>>>>>

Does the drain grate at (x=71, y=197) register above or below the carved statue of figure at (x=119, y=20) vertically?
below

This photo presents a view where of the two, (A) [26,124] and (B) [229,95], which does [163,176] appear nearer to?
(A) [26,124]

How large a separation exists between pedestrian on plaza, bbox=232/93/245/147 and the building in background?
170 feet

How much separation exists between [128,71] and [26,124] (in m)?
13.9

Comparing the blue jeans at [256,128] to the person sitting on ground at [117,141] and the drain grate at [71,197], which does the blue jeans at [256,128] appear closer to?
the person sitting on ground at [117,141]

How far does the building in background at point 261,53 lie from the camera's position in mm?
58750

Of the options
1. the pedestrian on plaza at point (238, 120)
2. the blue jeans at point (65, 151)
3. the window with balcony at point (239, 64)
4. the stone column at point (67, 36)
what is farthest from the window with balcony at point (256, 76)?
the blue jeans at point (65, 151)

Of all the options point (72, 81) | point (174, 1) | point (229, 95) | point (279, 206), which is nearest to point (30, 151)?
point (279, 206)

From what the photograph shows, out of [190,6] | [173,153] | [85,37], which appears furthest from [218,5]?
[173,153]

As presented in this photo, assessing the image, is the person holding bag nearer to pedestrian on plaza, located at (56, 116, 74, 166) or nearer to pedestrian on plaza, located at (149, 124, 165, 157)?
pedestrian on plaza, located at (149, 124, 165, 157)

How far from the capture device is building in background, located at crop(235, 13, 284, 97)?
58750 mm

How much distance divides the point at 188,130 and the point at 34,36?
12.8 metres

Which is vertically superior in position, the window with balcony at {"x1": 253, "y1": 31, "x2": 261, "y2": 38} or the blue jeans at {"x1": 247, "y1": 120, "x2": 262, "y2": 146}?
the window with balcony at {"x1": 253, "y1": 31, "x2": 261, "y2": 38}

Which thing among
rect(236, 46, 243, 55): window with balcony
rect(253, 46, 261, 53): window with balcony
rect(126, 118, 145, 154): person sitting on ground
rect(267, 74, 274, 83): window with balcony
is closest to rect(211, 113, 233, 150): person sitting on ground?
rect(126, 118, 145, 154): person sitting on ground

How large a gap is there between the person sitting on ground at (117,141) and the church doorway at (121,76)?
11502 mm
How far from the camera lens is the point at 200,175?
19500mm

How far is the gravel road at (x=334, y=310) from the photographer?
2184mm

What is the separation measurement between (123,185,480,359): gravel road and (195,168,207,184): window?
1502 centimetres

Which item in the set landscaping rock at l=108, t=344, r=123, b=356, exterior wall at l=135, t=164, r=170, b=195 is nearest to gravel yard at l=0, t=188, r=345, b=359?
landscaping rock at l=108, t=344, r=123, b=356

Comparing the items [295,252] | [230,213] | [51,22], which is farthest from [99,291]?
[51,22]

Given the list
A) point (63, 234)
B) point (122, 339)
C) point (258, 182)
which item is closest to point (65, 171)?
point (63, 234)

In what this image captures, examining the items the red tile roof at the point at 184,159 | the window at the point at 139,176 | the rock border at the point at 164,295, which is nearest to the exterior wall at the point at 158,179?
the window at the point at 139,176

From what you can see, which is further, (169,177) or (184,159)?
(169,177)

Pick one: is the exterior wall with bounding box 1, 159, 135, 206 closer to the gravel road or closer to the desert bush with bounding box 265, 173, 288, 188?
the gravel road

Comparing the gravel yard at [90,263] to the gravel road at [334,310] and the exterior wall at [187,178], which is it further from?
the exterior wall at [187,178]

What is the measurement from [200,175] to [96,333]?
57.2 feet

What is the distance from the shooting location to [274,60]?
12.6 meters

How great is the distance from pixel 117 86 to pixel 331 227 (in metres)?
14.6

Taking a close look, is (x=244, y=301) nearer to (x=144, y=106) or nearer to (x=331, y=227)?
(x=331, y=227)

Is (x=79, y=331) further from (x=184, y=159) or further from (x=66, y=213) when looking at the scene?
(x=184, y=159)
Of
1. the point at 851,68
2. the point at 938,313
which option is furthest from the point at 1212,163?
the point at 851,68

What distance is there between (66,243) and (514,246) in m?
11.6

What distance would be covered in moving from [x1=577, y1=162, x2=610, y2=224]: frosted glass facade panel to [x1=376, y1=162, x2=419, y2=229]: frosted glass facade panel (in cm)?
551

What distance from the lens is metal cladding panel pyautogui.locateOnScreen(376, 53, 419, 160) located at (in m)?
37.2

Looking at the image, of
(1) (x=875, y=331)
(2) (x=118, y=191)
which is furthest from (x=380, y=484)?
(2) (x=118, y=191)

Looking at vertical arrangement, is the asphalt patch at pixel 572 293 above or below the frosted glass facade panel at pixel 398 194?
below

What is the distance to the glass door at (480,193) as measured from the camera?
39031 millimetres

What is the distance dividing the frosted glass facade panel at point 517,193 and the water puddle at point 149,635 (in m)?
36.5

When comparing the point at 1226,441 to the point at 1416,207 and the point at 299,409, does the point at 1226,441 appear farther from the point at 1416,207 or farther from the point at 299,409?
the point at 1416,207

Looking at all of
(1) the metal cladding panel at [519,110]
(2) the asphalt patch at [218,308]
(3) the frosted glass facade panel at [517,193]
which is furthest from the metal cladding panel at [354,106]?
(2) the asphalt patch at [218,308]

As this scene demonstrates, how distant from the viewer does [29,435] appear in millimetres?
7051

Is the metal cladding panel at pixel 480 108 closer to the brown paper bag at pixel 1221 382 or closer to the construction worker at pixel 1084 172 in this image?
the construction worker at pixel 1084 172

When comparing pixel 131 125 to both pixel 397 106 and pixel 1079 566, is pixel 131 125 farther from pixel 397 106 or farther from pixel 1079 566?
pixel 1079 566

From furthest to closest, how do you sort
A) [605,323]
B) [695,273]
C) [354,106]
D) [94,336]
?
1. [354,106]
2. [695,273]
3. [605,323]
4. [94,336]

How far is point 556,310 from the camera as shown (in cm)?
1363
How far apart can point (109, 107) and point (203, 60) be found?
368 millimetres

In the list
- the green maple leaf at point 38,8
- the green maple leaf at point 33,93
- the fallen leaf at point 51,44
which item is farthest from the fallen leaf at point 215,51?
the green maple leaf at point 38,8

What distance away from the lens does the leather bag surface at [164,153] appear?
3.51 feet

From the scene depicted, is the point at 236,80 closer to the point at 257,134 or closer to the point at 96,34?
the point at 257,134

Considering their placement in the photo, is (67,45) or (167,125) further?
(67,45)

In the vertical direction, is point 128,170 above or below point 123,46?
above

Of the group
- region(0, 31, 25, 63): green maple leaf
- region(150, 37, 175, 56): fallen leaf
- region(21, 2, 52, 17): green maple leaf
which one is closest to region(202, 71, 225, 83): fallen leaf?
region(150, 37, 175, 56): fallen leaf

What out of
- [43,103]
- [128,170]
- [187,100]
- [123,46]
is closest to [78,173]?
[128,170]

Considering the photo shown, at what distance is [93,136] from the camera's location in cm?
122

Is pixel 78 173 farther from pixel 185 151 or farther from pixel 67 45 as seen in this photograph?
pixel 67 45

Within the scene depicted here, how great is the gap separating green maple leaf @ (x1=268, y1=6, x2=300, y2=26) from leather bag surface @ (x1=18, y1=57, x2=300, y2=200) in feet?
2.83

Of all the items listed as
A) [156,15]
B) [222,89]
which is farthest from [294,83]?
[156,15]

<<<<<

Please update every row, replacing "drain grate" with "storm drain" and leaving everything else unchanged.

Does the storm drain at (x=71, y=197) register above or below the carved statue of figure at (x=119, y=20) vertically?
below

This photo presents a view where of the two, (A) [26,124] and (B) [229,95], which does [163,176] appear nearer to?
(A) [26,124]

How large a separation exists between pedestrian on plaza, bbox=232/93/245/147 and the building in background?
170 feet

How much separation exists between [128,71] and [26,124] (in m)?
13.9

Comparing the blue jeans at [256,128] to the person sitting on ground at [117,141] and the storm drain at [71,197], which does the blue jeans at [256,128] appear closer to?
the person sitting on ground at [117,141]

How far does the building in background at point 261,53 lie from the camera's position in mm?
58750

Of the options
1. the pedestrian on plaza at point (238, 120)
2. the blue jeans at point (65, 151)
3. the window with balcony at point (239, 64)
4. the stone column at point (67, 36)
what is farthest from the window with balcony at point (256, 76)?
the blue jeans at point (65, 151)

Of all the options point (72, 81) | point (174, 1) | point (229, 95) | point (279, 206), which is nearest to point (30, 151)?
point (279, 206)

From what the photograph shows, out of [190,6] | [173,153] | [85,37], which appears furthest from [218,5]?
[173,153]

As presented in this photo, assessing the image, is the person holding bag nearer to pedestrian on plaza, located at (56, 116, 74, 166) or nearer to pedestrian on plaza, located at (149, 124, 165, 157)?
pedestrian on plaza, located at (149, 124, 165, 157)

How far from the capture device is building in background, located at crop(235, 13, 284, 97)?
58750 mm

How much distance divides the point at 188,130 and the point at 34,36?
12.8 metres

Which is vertically superior in position, the window with balcony at {"x1": 253, "y1": 31, "x2": 261, "y2": 38} or the blue jeans at {"x1": 247, "y1": 120, "x2": 262, "y2": 146}?
the window with balcony at {"x1": 253, "y1": 31, "x2": 261, "y2": 38}

Which thing among
rect(236, 46, 243, 55): window with balcony
rect(253, 46, 261, 53): window with balcony
rect(126, 118, 145, 154): person sitting on ground
rect(267, 74, 274, 83): window with balcony
is closest to rect(211, 113, 233, 150): person sitting on ground?
rect(126, 118, 145, 154): person sitting on ground

How large a gap is there between the person sitting on ground at (117,141) and the church doorway at (121,76)?
11502 mm
How far from the camera lens is the point at 200,175?
19500mm

How far is the gravel road at (x=334, y=310) from the photographer?
2184mm

What is the separation measurement between (123,185,480,359): gravel road and (195,168,207,184): window?
1502 centimetres

Which item in the set landscaping rock at l=108, t=344, r=123, b=356, exterior wall at l=135, t=164, r=170, b=195 is nearest to gravel yard at l=0, t=188, r=345, b=359?
landscaping rock at l=108, t=344, r=123, b=356

Comparing the items [295,252] | [230,213] | [51,22], which is farthest from [99,291]?
[51,22]

Given the list
A) point (63, 234)
B) point (122, 339)
C) point (258, 182)
which item is closest to point (65, 171)?
point (63, 234)

In what this image captures, examining the items the red tile roof at the point at 184,159 | the window at the point at 139,176 | the rock border at the point at 164,295, which is nearest to the exterior wall at the point at 158,179?
the window at the point at 139,176

From what you can see, which is further, (169,177) or (184,159)?
(169,177)

Pick one: is the exterior wall with bounding box 1, 159, 135, 206 closer to the gravel road or closer to the desert bush with bounding box 265, 173, 288, 188?
the gravel road

Comparing the gravel yard at [90,263] to the gravel road at [334,310] and the exterior wall at [187,178], which is it further from?
the exterior wall at [187,178]

What is the measurement from [200,175] to [96,333]?
57.2 feet

What is the distance from the shooting location to [274,60]?
12.6 meters

How great is the distance from pixel 117 86 to pixel 331 227 (in metres)?
14.6

Taking a close look, is (x=244, y=301) nearer to (x=144, y=106) or nearer to (x=331, y=227)?
(x=331, y=227)

Is (x=79, y=331) further from (x=184, y=159) or further from (x=66, y=213) when looking at the scene?
(x=184, y=159)
Of
1. the point at 851,68
2. the point at 938,313
which option is furthest from the point at 1212,163?
the point at 851,68

What distance is there between (66,243) and (514,246) in m?
11.6

What distance would be covered in moving from [x1=577, y1=162, x2=610, y2=224]: frosted glass facade panel to [x1=376, y1=162, x2=419, y2=229]: frosted glass facade panel (in cm)?
551

What distance from the lens is metal cladding panel pyautogui.locateOnScreen(376, 53, 419, 160) located at (in m)?
37.2

Looking at the image, of
(1) (x=875, y=331)
(2) (x=118, y=191)
which is furthest from (x=380, y=484)?
(2) (x=118, y=191)

Looking at vertical arrangement, is the asphalt patch at pixel 572 293 above or below the frosted glass facade panel at pixel 398 194?
below

What is the distance to the glass door at (480,193) as measured from the camera?
39031 millimetres

What is the distance dividing the frosted glass facade panel at point 517,193 and the water puddle at point 149,635 (in m)?
36.5

When comparing the point at 1226,441 to the point at 1416,207 and the point at 299,409, does the point at 1226,441 appear farther from the point at 1416,207 or farther from the point at 299,409?
the point at 1416,207

Looking at all of
(1) the metal cladding panel at [519,110]
(2) the asphalt patch at [218,308]
(3) the frosted glass facade panel at [517,193]
which is furthest from the metal cladding panel at [354,106]?
(2) the asphalt patch at [218,308]

As this scene demonstrates, how distant from the viewer does [29,435] appear in millimetres?
7051

Is the metal cladding panel at pixel 480 108 closer to the brown paper bag at pixel 1221 382 or closer to the construction worker at pixel 1084 172 in this image?
the construction worker at pixel 1084 172

When comparing pixel 131 125 to both pixel 397 106 and pixel 1079 566, is pixel 131 125 farther from pixel 397 106 or farther from pixel 1079 566?
pixel 1079 566

From furthest to closest, how do you sort
A) [605,323]
B) [695,273]
C) [354,106]
D) [94,336]
?
1. [354,106]
2. [695,273]
3. [605,323]
4. [94,336]

How far is point 556,310 from the camera as shown (in cm)?
1363
How far apart can point (109, 107) and point (203, 60) be found?
368 millimetres

In the list
- the green maple leaf at point 38,8
- the green maple leaf at point 33,93
- the fallen leaf at point 51,44
which item is farthest from the fallen leaf at point 215,51?
the green maple leaf at point 38,8

What distance away from the lens does the leather bag surface at [164,153] appear?
3.51 feet

From the scene depicted, is the point at 236,80 closer to the point at 257,134 or closer to the point at 96,34?
the point at 257,134

Considering their placement in the photo, is (67,45) or (167,125) further?
(67,45)

In the vertical direction, is point 128,170 above or below point 123,46?
above

Of the group
- region(0, 31, 25, 63): green maple leaf
- region(150, 37, 175, 56): fallen leaf
- region(21, 2, 52, 17): green maple leaf
which one is closest to region(202, 71, 225, 83): fallen leaf?
region(150, 37, 175, 56): fallen leaf

What out of
- [43,103]
- [128,170]
- [187,100]
- [123,46]
is closest to [78,173]?
[128,170]

Considering the photo shown, at what distance is [93,136] from the camera's location in cm?
122

Is pixel 78 173 farther from pixel 185 151 or farther from pixel 67 45 as seen in this photograph?
pixel 67 45

Within the scene depicted here, how great is the gap separating green maple leaf @ (x1=268, y1=6, x2=300, y2=26) from leather bag surface @ (x1=18, y1=57, x2=300, y2=200) in feet?
2.83

Of all the items listed as
A) [156,15]
B) [222,89]
which is farthest from [294,83]?
[156,15]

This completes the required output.